When I was in practice, a patient with a cerebellar infarct was admitted to the floor. I put in a call to a neurosurgeon, because while at the time the patient was in no distress, the affected brain can swell and compromise the lower brain stem quickly, leading to death.  Potentially enlarging cerebellar lesions are dangerous and deserve respect.  I asked the nurses to “check frequently,” without needing to take vital signs, which saved them time and underscored the need to watch the patient often. The next day, I found the patient post-op in the ICU, awake. The swelling had become significant, the brain stem was becoming compromised, and the swollen, infarcted cerebellum was removed. He made an excellent recovery.

My wife had two cases where there was a clearcut breast malignancy on the mammogram but nothing found by either the surgeon or pathologist.  In the former, missing the malignancy led to a second mammogram—uncomfortable to go through post-operatively—and a subsequent change in the hospital system, so that X-Rays were required to be taken of the specimen before closure, to ensure that the lesion was in the specimen and not still in the patient. In the latter instance, the pathologist was told he had to go back and find the cancer, because it was in the specimen, and it was cancer. It was found.

On the psychiatry rotation I learned never to be shy about asking about suicidal ideation, and I asked about it scores of times in practice, to evaluate depression. Not one person was ever angry with me for asking. Virtually all had thought about suicide; very few had gone to the next step, which was determining how they would do it.

Or, the routine physical exam which I did on a sailor before he left the Navy. I felt his abdomen, something I had done hundreds of times, and the large mass I felt surprised me.
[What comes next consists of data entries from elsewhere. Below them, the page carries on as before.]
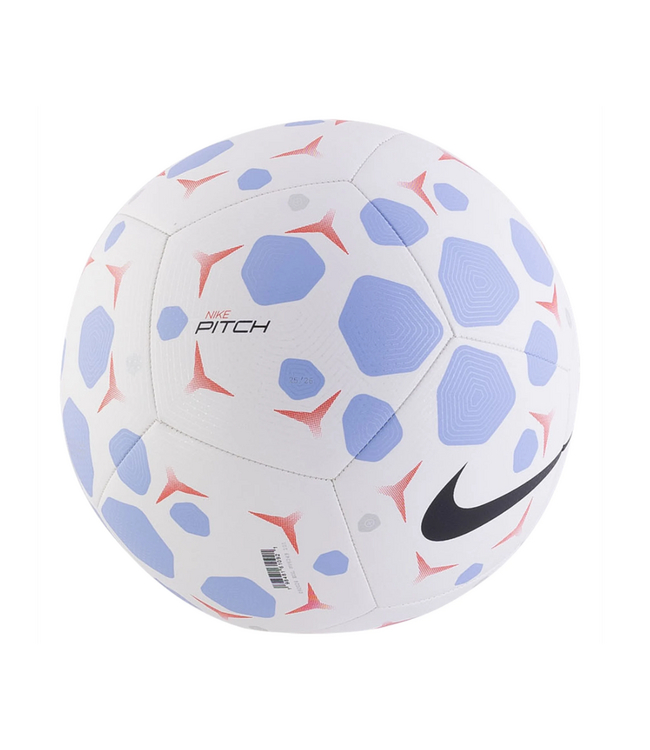 Nike Nike 2025 -26 Pitch Training Ball - White/Royal Tint/Black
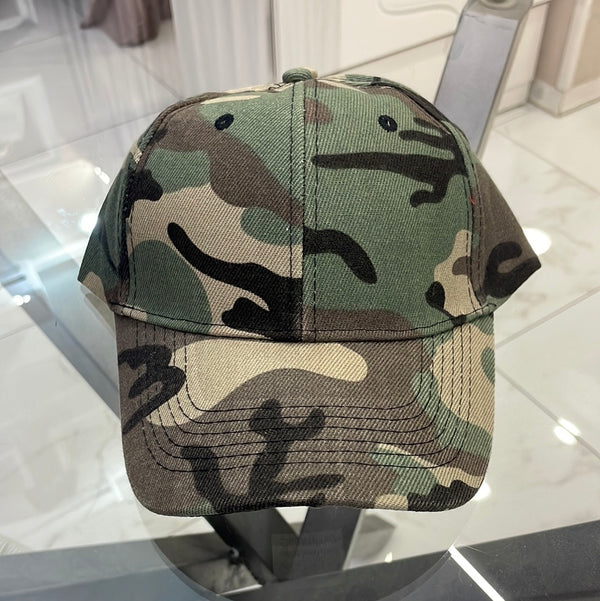 Cappello con Visiera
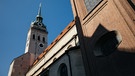 Peterskirche in München | Bild: BR / Julia Müller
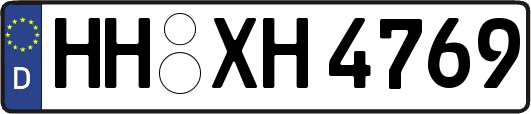 HH-XH4769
The sailor had been unaware of it. He would turn out to have lymphoma.

While I have long forgotten the details, I remember calling in consults to orthopedic surgeons using words like “valgus” and “varus,” rotational deformity, distracted or overriding, and discussing vessels, skin, nerve, tendon, joint, and muscle, for that was how I was taught. 
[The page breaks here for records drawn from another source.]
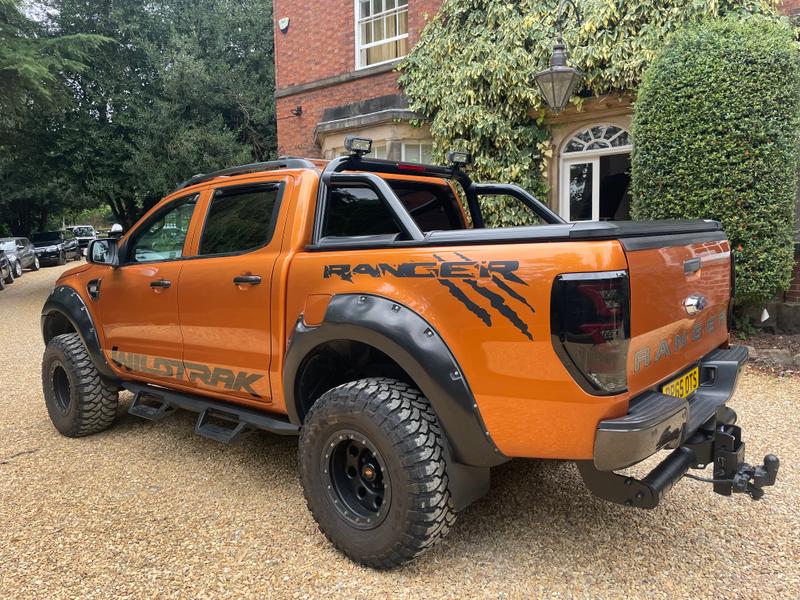 Used Ford Ranger 2015 for sale - 76382114: Photo 9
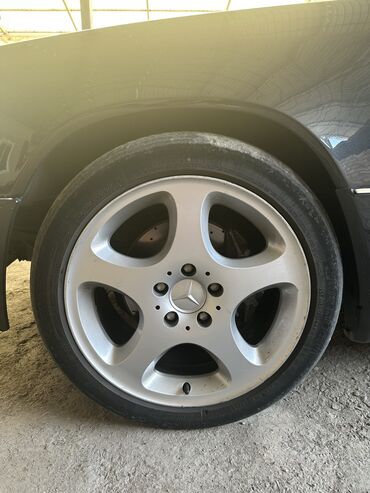 диски 5x120: Диски R 17 1 шт, отверстий - 5
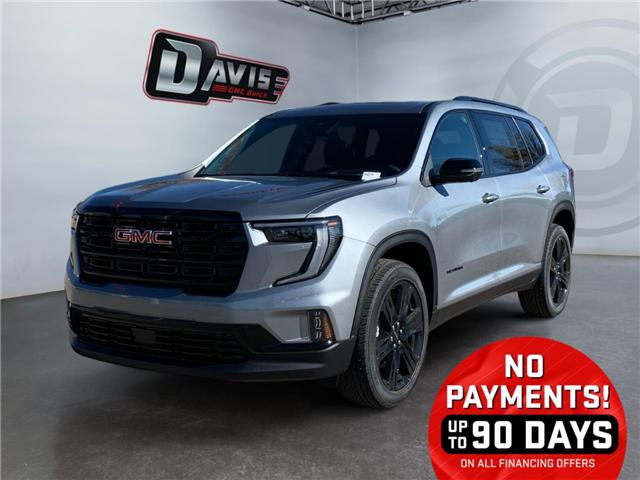 2026 GMC Acadia Elevation (Stk: 350919) in Medicine Hat - Image 1 of 16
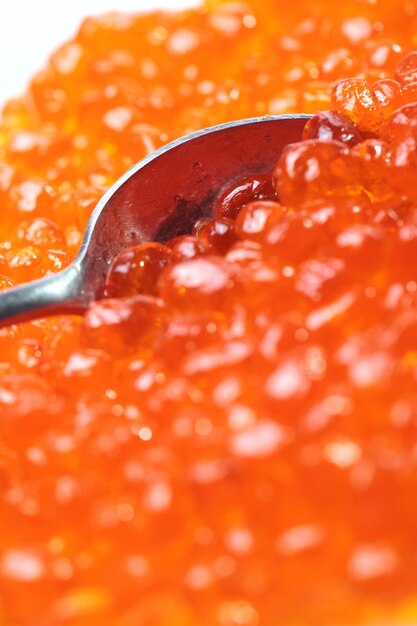 Red caviar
I learned that when I argued with myself about whether I should do a spinal tap, just do it. More than once, I discovered something that was useful. Sometimes, one had to get the spinal fluid a different way. I had an obese diabetic with a stiff neck at 2 am in the ED one night. A spinal needle could not reach her meninges through the back, so I punctured the skin just below the base of the skull, “walking” the needle down the occipital bone, until I reached the cisterna magna, finding white fluid indicative of a bacterial meningitis. She did survive.
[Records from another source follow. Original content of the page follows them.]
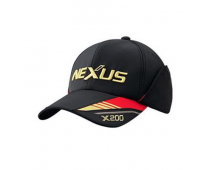 Бейсболка теплая Shimano Nexus CA-196N (KBK)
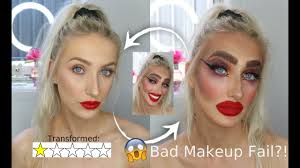 bad makeup hot anuariocidob org
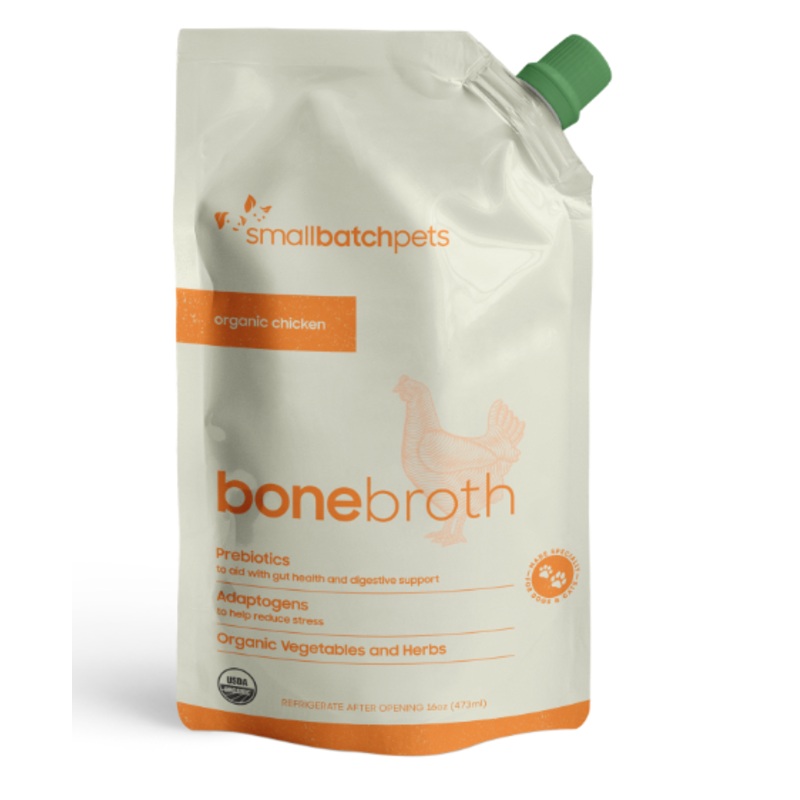 Smallbatch Shelf Stable Chicken Bone Broth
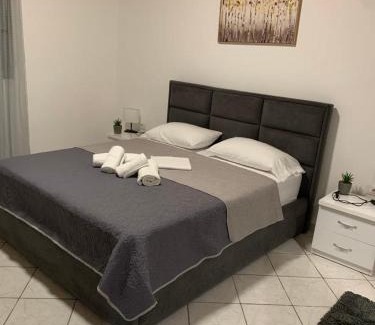 Borsh Apartment | Annas home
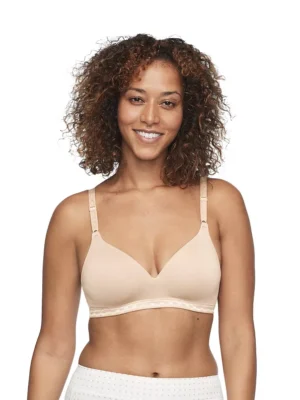 Warners Cloud 9® Super Soft Wireless Lightly Lined Comfort Bra 1269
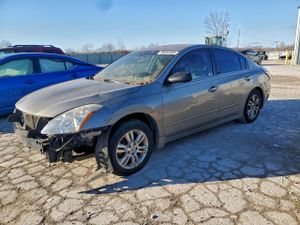 Nissan Altima BASE 2.5L 4 2012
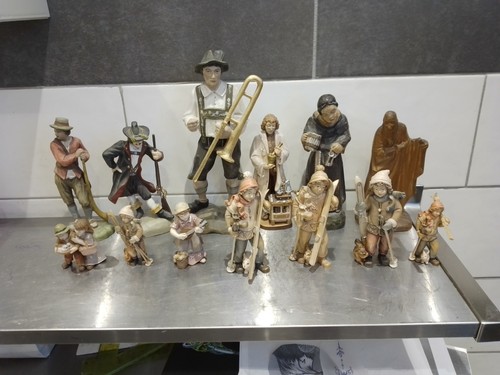 Holzfiguren holzfigur - x,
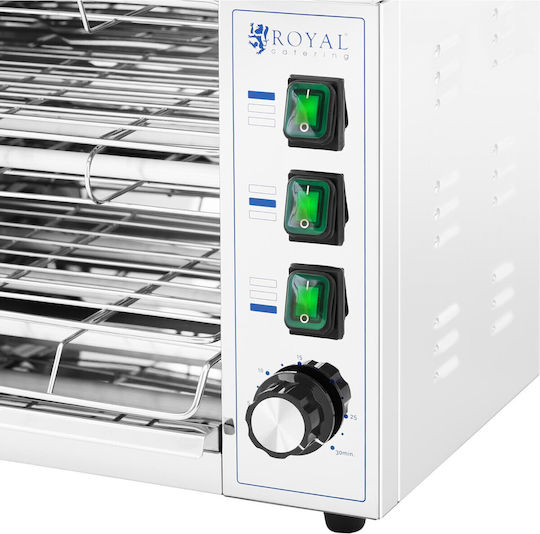 Salamander Toaster Pots 50-300c 3250 W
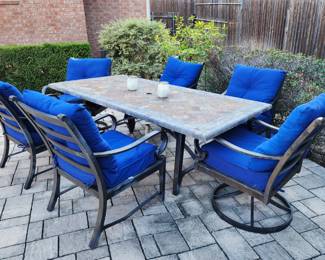 Patio/ Poolside Furniture 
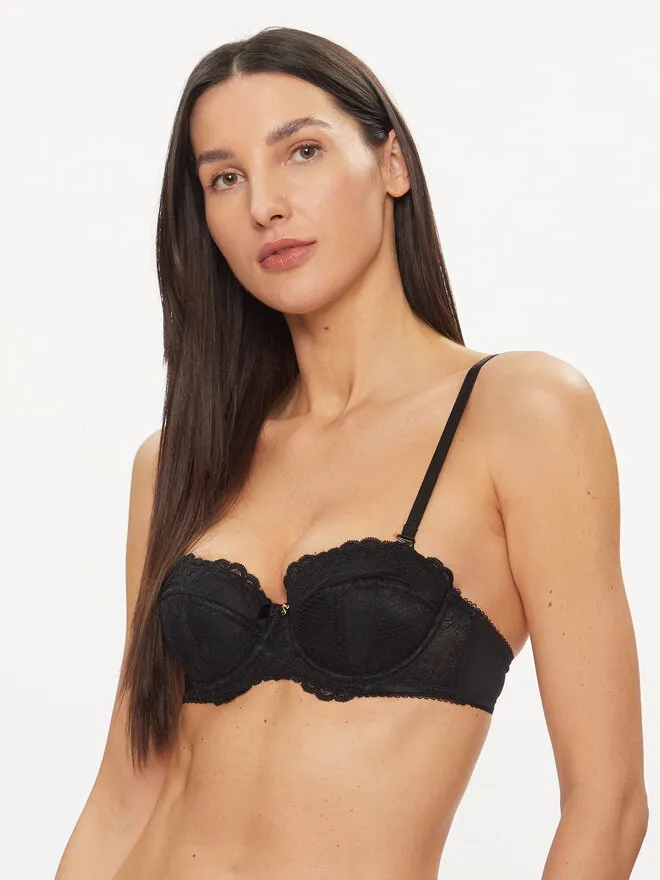 Gossard Σουτιέν Balconette · Μαύρο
I hope along the way some of my teachings may have been useful, like checking level of consciousness by “What does it take to arouse them?” “What do they do when they are aroused?” and “Are they getting better or worse?”  The last was an attempt to remind people that being medically stable requires at least two observations, not one. I don’t know if the same approach is used today in teaching medical students, but I hope they do finish training knowing not only the potential pitfalls in their specialty but many of the ones in other specialties, too.